* Required work
a - From the article on home medical testing, copy word for word the passage starting with "You can reap" and going on through "own health care.".
b - Keep writing the article on home medical testing, picking up right after its last sentence.
[Opening Document extract section]
You can reap the benefits of home testing—convenience, privacy, control—as long as you educate yourself about the potential tradeoffs.
If you've been to the drugstore lately, you may have noticed an increase in the number of medical tests you can use in the privacy of your own home. Advances in testing technology—and changing attitudes towards patients’ responsibility for their own health care—have made home testing a worldwide, billion-dollar-and-growing market. In fact, the word "patient" itself is gradually disappearing—people like you, who used to think of themselves as patients, are now hearing themselves called "consumers" who are taking charge of their own health care.
"People today aren't satisfied with just being told "everything's fine,"" says James H. Nichols, PhD. "They want to know the exact number [on a test result] and what it means."
Nichols directs the Clinical Chemistry Laboratory and Point-of-Care Testing at Baystate Medical Center in Springfield, MA. He says that recent market surveys indicate at least 25% of all medical tests are conducted outside the hospital laboratory. But, he adds, you should be cautious when purchasing over-the-counter tests—sometimes there are tradeoffs between convenience and quality.
"Tests you buy in your local supermarket can be of similar quality to what we perform in the hospital at the bedside," Nichols says, "but not necessarily equivalent to the quality of testing performed in a laboratory."
[Closing Document extract section]
[Opening Records shown section]
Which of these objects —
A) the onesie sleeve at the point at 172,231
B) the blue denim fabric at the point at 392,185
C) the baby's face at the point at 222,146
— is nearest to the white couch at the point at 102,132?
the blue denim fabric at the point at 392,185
[Closing Records shown section]
* Your responses
a -
You can reap the benefits of home testing—convenience, privacy, control—as long as you educate yourself about the potential tradeoffs.
If you've been to the drugstore lately, you may have noticed an increase in the number of medical tests you can use in the privacy of your own home. Advances in testing technology—and changing attitudes towards patients’ responsibility for their own health care—have made home testing a worldwide, billion-dollar-and-growing market. In fact, the word "patient" itself is gradually disappearing—people like you, who used to think of themselves as patients, are now hearing themselves called "consumers" who are taking charge of their own health care.

b -
Nurses, EMTs, and laboratorians must be trained and certified in the testing procedure, the instrumentation used to perform the test, and quality control practices. There is no such requirement for consumers who purchase home tests, even the ones prescribed or recommended by their doctors.
Yet these tests, especially those designed to monitor diseases like diabetes, are important to your quality of life if you live with chronic illness. Home glucose testing, for example, allows you to monitor your blood sugar level and adjust diet or medication accordingly, without having to make frequent lab visits or risking precarious highs and lows in blood sugar levels.
Home testing offers many benefits, to be sure. But it's also important to recognize the potential tradeoffs between quality and convenience and take steps to protect yourself against bogus tests, the possibility of false results, and your own lack of training.